Before the examination it is advisable to urinate to eliminate any bacteria that may be in the urethra. Hands should be washed thoroughly and then the glans cleaned with an antiseptic solution.
Sperm collection is usually done by masturbation in a suitable room where you can isolate yourself without risk of being disturbed.
The collection takes place in a special sterile vial with wide edges, the temperature of which must not be too low. The bottle is immediately given to the laboratory professional who immediately labels it to avoid any confusion.
Laboratory recommendations may vary. The examination procedures will be explained to you on a case-by-case basis.
It is common to have to repeat the test because many factors can affect the results (season, fatigue, time of day, etc.).

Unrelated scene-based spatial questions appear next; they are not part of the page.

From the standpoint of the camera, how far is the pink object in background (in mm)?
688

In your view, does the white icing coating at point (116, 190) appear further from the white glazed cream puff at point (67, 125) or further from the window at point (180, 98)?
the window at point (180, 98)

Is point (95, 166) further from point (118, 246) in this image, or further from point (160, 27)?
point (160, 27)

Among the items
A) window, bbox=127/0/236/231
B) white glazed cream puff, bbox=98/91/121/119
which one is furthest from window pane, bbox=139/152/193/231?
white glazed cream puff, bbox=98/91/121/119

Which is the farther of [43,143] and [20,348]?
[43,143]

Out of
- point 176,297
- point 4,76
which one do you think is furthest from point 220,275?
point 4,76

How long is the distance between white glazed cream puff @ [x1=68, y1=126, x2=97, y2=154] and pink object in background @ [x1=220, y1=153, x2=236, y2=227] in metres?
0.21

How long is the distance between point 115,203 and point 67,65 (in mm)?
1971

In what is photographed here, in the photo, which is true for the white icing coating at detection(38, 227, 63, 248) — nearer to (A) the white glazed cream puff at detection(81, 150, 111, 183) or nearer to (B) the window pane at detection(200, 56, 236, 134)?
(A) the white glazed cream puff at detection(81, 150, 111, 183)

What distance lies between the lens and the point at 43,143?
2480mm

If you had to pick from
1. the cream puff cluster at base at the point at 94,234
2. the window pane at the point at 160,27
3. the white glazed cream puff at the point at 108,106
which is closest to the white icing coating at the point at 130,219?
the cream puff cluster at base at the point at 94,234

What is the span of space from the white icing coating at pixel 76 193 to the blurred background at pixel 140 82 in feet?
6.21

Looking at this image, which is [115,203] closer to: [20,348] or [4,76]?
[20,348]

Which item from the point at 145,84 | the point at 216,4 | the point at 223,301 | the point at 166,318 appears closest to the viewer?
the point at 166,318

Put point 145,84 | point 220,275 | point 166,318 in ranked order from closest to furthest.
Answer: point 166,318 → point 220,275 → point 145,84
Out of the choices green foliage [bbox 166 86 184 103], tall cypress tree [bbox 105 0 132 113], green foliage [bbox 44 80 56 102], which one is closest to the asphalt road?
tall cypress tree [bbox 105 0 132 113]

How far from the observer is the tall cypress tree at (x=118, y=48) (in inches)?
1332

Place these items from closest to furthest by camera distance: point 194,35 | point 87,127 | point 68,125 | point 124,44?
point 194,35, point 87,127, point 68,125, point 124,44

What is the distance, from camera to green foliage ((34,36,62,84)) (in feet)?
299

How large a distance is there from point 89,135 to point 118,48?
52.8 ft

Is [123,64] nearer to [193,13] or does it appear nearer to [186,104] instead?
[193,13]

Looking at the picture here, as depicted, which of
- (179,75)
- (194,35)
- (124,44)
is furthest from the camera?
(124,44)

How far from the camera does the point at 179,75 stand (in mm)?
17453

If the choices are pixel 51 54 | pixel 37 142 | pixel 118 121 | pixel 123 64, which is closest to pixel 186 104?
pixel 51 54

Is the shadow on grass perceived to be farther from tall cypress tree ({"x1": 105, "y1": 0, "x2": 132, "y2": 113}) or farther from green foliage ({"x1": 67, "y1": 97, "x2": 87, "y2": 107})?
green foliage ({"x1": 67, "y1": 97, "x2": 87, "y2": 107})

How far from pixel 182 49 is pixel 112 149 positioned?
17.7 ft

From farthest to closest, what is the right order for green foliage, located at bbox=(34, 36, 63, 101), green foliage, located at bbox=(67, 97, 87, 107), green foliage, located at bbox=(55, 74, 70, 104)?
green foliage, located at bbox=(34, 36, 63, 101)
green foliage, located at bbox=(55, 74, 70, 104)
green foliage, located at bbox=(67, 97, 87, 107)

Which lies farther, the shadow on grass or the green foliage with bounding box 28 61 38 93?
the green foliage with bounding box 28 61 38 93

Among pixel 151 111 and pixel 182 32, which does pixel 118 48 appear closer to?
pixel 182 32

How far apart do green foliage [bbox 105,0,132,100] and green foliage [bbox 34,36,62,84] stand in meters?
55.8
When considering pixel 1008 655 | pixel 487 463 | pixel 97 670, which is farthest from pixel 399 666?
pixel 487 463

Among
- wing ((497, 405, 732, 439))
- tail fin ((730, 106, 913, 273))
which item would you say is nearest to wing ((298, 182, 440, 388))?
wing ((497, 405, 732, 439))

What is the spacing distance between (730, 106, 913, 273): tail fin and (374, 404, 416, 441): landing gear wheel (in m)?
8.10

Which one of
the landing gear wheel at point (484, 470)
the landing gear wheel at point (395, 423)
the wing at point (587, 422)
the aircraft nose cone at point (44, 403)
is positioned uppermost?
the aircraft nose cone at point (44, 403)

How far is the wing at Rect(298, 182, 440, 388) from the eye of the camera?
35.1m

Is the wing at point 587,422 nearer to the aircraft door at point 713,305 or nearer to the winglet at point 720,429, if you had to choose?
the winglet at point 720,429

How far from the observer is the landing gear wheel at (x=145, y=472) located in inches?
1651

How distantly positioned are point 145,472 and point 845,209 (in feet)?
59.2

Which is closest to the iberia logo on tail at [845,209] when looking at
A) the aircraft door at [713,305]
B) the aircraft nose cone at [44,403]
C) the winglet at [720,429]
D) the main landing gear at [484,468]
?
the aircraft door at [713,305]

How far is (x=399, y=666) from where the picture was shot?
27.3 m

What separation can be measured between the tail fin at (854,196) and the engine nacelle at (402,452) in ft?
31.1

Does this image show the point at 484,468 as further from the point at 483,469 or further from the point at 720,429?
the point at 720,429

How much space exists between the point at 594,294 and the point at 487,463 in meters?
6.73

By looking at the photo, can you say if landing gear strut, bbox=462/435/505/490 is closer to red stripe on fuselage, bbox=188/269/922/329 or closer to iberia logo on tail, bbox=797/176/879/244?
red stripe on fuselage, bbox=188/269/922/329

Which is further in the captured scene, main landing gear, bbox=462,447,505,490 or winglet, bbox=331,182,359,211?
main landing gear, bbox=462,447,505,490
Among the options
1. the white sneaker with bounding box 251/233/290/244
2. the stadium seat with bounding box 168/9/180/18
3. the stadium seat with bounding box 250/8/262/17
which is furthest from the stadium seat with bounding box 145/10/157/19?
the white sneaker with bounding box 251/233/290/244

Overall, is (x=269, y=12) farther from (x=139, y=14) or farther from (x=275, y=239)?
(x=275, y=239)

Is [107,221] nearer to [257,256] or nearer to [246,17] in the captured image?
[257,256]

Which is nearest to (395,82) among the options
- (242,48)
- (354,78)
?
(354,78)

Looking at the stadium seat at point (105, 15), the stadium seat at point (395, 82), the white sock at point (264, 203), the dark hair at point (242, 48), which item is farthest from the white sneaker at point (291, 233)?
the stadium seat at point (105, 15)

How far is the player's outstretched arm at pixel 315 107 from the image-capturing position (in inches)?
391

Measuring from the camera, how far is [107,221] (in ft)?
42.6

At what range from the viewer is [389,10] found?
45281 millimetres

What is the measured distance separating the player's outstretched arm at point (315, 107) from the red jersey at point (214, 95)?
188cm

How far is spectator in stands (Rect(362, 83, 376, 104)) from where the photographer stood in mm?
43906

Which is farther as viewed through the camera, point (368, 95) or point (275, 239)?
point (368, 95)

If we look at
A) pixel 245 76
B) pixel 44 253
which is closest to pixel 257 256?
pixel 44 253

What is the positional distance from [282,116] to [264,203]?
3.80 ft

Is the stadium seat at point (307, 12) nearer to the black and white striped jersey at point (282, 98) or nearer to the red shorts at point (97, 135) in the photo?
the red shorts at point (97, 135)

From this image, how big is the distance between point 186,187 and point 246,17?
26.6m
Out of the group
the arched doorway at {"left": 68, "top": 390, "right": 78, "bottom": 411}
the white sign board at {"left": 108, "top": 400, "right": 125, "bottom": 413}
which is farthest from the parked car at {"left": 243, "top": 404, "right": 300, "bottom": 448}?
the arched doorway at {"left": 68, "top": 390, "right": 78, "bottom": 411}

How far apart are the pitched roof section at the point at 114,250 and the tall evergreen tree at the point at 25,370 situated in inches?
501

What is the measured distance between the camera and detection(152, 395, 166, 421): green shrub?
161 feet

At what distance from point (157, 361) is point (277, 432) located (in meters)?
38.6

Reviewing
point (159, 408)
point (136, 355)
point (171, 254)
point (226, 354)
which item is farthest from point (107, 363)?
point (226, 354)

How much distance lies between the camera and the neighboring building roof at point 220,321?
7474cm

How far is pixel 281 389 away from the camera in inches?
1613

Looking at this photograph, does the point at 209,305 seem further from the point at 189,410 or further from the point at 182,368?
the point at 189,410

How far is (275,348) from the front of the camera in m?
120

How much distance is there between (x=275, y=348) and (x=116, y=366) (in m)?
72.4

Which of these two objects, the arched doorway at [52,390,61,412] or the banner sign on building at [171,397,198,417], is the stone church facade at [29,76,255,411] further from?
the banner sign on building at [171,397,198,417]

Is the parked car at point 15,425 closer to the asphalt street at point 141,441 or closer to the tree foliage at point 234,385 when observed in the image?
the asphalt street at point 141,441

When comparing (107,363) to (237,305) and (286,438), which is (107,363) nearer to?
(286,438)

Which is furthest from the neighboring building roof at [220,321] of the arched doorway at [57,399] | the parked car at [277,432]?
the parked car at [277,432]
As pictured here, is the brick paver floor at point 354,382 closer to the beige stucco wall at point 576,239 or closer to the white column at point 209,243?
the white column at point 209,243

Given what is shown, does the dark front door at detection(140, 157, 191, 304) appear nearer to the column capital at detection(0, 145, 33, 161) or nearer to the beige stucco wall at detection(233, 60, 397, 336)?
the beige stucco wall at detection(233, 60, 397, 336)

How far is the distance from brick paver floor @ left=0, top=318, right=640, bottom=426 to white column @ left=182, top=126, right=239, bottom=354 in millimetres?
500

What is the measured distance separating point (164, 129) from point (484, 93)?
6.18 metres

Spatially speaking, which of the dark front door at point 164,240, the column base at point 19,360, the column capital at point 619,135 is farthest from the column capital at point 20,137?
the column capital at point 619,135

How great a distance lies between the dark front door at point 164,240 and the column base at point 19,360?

Normal values also vary from laboratory to laboratory and an average result does not necessarily explain infertility.
As an indication, the standards defined by the World Health Organization are as follows:
• Volume: between 1.5 and 6 mL
• pH: 7.2 - 7.4
• Viscosity: liquefaction time of 30 min
• Sperm count: greater than or equal to 15 million per mL or 39 million per ejaculation.
• Vitality: greater than 58%.
• White cells (leukocytes): < 1 million/mL
• Sperm of typical shape: more than 4%.
The results will also allow to detect certain anomalies such as:
• Aspermia: absence of ejaculation
• Oligospermia: too low a concentration of sperm
• Necrospermia: less than 58% of living sperm
• Azoospermia: total absence of sperm
• Asthenospermia: total mobility less than 40%.